ECLI:NL:HR:2021:1120
Hoge Raad
- Cassatie
- Rechtspraak.nl
Niet-ontvankelijkheid van het beroep in cassatie wegens niet-betaling griffierecht
In deze zaak heeft de Hoge Raad op 9 juli 2021 uitspraak gedaan over de ontvankelijkheid van een beroep in cassatie van belanghebbende, aangeduid als [X] te [Z]. Het beroep was gericht tegen een uitspraak van het Gerechtshof Arnhem-Leeuwarden van 1 december 2020, waarin het verzet van belanghebbende tegen een eerdere uitspraak van het Hof van 21 januari 2020 werd behandeld. De Hoge Raad heeft vastgesteld dat de griffier van de Hoge Raad belanghebbende op 4 maart 2021 per aangetekende brief heeft gewezen op de verschuldigdheid van griffierecht en een termijn van vier weken heeft gesteld voor de betaling daarvan. Deze brief is afgehaald, maar het griffierecht is niet voldaan.

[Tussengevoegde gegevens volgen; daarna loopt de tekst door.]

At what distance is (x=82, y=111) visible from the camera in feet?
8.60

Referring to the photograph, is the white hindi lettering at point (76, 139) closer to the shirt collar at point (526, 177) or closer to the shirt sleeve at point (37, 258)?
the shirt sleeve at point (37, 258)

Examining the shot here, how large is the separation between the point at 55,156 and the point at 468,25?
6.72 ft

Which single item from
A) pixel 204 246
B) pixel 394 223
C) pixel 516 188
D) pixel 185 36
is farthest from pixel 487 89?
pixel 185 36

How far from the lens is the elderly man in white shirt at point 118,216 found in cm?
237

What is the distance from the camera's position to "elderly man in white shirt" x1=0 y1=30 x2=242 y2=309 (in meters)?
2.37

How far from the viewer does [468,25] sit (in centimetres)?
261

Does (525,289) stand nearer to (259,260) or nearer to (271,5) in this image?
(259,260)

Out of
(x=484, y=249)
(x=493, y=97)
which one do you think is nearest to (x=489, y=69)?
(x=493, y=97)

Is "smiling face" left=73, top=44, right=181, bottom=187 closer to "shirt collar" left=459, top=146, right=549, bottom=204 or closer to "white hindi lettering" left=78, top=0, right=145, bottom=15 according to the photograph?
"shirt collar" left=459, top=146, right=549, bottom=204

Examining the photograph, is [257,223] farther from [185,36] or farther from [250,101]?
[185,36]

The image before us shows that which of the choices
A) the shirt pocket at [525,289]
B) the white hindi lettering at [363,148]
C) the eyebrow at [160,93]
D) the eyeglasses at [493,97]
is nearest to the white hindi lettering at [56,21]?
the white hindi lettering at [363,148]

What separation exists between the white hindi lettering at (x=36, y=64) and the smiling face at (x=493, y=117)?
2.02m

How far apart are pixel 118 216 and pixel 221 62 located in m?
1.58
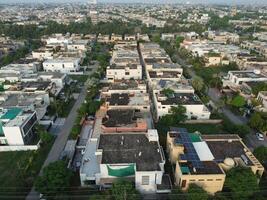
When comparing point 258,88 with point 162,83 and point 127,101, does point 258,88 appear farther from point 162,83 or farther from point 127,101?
point 127,101

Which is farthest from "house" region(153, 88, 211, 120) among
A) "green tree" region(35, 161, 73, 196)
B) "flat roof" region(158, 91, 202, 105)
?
"green tree" region(35, 161, 73, 196)

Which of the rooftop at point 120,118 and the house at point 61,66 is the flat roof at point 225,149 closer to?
the rooftop at point 120,118

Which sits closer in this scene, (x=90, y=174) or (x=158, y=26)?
(x=90, y=174)

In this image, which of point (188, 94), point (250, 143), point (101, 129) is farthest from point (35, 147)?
point (250, 143)

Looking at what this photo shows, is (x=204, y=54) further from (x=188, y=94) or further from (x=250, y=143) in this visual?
(x=250, y=143)

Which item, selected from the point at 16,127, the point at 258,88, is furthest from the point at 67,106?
the point at 258,88
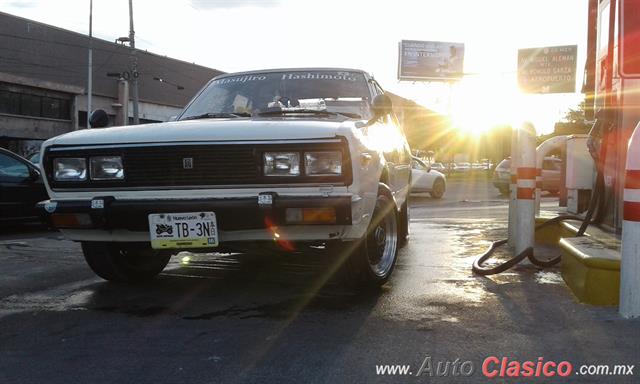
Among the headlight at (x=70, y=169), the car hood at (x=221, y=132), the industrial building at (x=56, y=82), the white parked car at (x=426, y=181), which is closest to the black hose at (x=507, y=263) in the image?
the car hood at (x=221, y=132)

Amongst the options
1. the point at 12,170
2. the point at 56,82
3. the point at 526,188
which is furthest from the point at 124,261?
the point at 56,82

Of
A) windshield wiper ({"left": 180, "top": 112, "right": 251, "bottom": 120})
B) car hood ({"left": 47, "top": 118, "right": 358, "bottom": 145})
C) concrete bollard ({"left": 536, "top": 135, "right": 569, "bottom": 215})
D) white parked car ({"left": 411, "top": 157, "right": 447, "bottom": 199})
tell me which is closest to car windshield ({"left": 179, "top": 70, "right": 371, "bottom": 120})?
windshield wiper ({"left": 180, "top": 112, "right": 251, "bottom": 120})

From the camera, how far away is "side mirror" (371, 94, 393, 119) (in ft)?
15.9

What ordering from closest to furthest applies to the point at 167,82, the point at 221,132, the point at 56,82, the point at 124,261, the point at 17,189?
the point at 221,132 < the point at 124,261 < the point at 17,189 < the point at 56,82 < the point at 167,82

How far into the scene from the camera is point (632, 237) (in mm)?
3623

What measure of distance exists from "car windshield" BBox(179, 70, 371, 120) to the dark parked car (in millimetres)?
4359

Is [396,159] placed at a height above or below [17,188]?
above

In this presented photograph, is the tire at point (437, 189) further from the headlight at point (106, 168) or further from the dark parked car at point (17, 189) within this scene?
the headlight at point (106, 168)

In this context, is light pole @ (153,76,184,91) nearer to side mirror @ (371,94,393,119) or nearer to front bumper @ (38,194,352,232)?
side mirror @ (371,94,393,119)

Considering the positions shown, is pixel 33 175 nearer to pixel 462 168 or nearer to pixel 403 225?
pixel 403 225

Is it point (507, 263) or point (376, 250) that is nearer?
point (376, 250)

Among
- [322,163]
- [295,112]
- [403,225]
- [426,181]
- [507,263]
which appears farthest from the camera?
[426,181]

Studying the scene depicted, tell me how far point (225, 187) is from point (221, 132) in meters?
0.36

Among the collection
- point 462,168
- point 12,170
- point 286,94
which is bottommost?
point 462,168
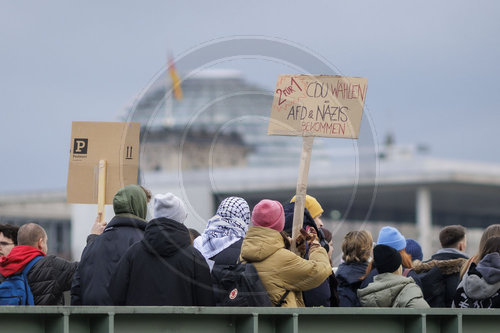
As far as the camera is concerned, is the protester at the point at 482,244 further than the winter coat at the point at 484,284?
Yes

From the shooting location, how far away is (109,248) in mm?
6543

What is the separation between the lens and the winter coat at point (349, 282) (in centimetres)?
720

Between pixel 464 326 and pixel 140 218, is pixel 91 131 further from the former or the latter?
pixel 464 326

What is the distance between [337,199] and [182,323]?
65.4 meters

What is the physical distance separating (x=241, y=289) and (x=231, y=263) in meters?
0.47

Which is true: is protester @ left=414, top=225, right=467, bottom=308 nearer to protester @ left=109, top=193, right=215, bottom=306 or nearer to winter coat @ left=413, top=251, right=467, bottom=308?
winter coat @ left=413, top=251, right=467, bottom=308

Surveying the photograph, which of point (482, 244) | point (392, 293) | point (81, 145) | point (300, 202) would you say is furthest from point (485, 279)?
point (81, 145)

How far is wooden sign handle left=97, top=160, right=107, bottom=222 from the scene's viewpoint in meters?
7.53

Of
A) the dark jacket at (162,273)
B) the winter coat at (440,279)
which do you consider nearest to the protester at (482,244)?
the winter coat at (440,279)

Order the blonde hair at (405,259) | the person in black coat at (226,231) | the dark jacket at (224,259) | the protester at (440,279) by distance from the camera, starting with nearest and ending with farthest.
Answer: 1. the dark jacket at (224,259)
2. the person in black coat at (226,231)
3. the protester at (440,279)
4. the blonde hair at (405,259)

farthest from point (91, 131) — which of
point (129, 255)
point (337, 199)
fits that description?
point (337, 199)

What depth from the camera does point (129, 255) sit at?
20.1 feet

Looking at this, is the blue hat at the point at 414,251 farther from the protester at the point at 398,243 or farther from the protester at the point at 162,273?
the protester at the point at 162,273

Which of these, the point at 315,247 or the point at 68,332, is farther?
the point at 315,247
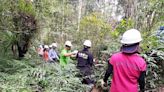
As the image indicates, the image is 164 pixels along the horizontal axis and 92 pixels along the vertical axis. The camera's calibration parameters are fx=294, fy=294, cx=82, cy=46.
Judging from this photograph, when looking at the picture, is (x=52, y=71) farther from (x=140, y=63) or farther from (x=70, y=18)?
(x=70, y=18)

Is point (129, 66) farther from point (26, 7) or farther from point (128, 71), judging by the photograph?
point (26, 7)

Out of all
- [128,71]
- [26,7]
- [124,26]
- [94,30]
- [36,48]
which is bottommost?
[94,30]

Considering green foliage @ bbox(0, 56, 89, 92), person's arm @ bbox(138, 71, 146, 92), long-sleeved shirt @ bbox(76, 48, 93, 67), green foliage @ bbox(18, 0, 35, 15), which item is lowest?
green foliage @ bbox(0, 56, 89, 92)

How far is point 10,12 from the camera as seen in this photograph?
927cm

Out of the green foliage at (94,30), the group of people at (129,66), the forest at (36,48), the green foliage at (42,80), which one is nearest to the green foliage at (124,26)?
the forest at (36,48)

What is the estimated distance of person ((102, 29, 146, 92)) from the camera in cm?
475

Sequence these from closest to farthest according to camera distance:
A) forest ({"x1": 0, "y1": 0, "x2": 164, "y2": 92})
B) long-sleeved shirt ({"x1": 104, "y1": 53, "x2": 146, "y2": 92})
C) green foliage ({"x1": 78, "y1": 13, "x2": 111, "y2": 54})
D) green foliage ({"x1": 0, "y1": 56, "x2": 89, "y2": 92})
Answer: long-sleeved shirt ({"x1": 104, "y1": 53, "x2": 146, "y2": 92}), forest ({"x1": 0, "y1": 0, "x2": 164, "y2": 92}), green foliage ({"x1": 0, "y1": 56, "x2": 89, "y2": 92}), green foliage ({"x1": 78, "y1": 13, "x2": 111, "y2": 54})

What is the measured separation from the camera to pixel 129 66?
477 centimetres

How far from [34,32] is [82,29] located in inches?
364

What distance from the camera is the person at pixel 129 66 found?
15.6 ft

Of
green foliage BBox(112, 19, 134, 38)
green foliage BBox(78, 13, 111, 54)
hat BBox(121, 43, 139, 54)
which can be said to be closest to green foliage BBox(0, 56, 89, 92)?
green foliage BBox(112, 19, 134, 38)

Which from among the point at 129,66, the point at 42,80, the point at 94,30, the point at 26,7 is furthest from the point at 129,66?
the point at 94,30

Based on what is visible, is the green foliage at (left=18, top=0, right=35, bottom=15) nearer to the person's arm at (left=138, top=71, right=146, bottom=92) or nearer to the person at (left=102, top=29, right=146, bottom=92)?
the person at (left=102, top=29, right=146, bottom=92)

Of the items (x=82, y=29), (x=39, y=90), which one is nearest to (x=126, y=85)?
(x=39, y=90)
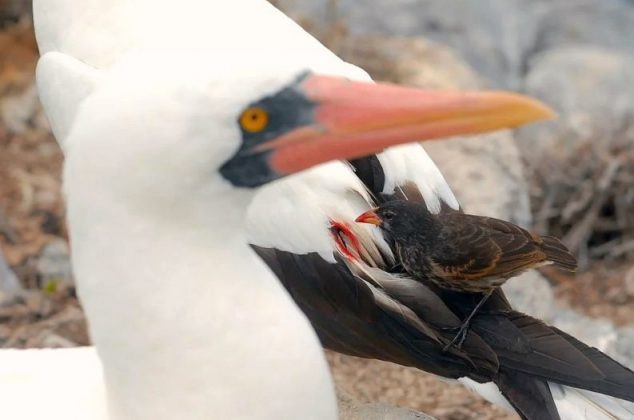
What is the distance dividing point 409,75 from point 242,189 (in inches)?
183

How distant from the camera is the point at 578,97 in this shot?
787 cm

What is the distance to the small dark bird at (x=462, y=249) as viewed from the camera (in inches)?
119

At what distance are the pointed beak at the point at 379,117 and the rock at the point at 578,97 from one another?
15.4 ft

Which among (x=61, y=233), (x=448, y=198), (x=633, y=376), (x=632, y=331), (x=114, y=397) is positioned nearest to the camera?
(x=114, y=397)

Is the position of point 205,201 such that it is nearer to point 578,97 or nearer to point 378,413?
point 378,413

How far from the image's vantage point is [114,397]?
2250mm

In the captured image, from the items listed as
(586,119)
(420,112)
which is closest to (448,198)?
(420,112)

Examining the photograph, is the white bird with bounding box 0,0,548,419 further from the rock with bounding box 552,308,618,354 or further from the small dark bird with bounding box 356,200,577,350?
the rock with bounding box 552,308,618,354

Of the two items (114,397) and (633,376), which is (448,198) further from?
(114,397)

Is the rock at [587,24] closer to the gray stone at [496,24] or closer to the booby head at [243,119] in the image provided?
the gray stone at [496,24]

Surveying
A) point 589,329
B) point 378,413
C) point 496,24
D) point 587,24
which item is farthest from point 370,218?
point 587,24

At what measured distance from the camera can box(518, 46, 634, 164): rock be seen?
6934mm

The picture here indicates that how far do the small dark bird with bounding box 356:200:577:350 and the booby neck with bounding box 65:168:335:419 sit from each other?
3.09ft

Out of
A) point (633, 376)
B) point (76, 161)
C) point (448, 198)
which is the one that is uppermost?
point (448, 198)
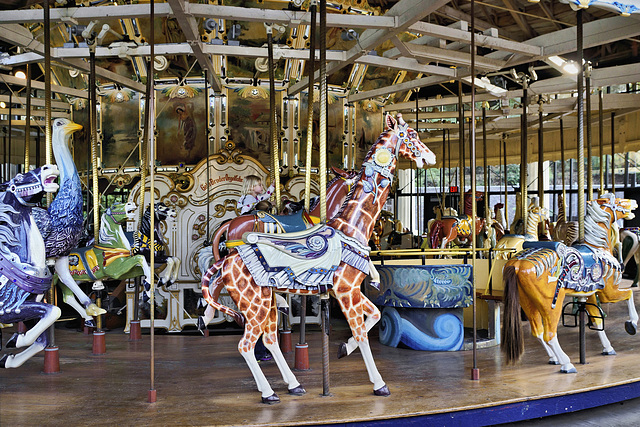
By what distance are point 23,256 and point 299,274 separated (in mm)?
2228

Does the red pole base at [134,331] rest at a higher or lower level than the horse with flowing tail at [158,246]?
lower

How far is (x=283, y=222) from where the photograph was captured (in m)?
5.86

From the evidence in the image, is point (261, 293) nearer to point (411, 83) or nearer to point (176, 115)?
point (411, 83)

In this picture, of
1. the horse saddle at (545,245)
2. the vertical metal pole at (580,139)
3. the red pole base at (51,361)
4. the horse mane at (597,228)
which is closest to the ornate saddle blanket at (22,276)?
the red pole base at (51,361)

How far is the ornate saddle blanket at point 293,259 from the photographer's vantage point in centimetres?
466

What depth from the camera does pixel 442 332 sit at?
6711 millimetres

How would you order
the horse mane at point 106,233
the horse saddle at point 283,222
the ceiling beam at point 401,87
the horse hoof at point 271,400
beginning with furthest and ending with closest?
the ceiling beam at point 401,87
the horse mane at point 106,233
the horse saddle at point 283,222
the horse hoof at point 271,400

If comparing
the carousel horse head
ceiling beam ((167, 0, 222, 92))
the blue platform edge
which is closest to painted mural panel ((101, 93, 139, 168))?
ceiling beam ((167, 0, 222, 92))

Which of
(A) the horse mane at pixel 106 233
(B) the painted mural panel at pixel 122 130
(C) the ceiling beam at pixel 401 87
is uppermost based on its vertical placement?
(C) the ceiling beam at pixel 401 87

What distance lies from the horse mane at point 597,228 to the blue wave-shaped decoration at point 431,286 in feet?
4.29

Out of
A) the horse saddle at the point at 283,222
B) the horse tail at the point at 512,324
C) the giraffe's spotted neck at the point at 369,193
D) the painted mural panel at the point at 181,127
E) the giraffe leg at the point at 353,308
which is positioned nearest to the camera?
the giraffe leg at the point at 353,308

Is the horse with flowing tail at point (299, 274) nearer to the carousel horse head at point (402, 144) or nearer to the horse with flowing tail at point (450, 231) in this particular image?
the carousel horse head at point (402, 144)

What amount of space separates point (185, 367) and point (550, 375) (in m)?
3.46

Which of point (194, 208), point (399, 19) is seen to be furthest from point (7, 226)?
point (194, 208)
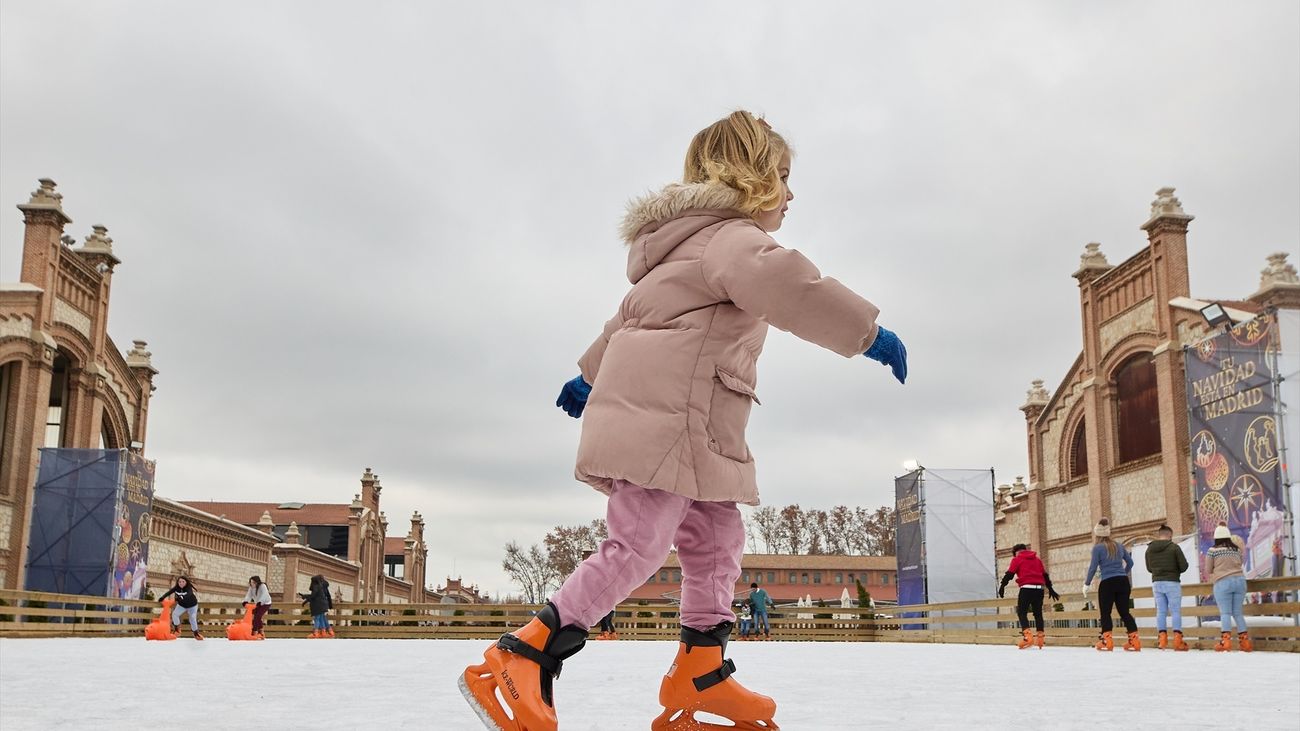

Op 2 april 2021 heeft de griffier een bericht in het digitaal dossier van belanghebbende geplaatst, waarin belanghebbende werd uitgenodigd om te reageren op het niet betalen van het griffierecht. Dit bericht is ook per e-mail verzonden naar de gemachtigde van belanghebbende. De Hoge Raad gaat ervan uit dat belanghebbende dit bericht heeft ontvangen. Ondanks deze gelegenheid heeft belanghebbende geen gebruik gemaakt van de mogelijkheid om te reageren.
Op basis van artikel 8:41, lid 6, van de Algemene wet bestuursrecht (Awb) heeft de Hoge Raad geoordeeld dat het beroep in cassatie niet-ontvankelijk moet worden verklaard. De Hoge Raad heeft geen aanleiding gezien om een veroordeling in de proceskosten uit te spreken. De beslissing van de Hoge Raad is openbaar uitgesproken op 9 juli 2021.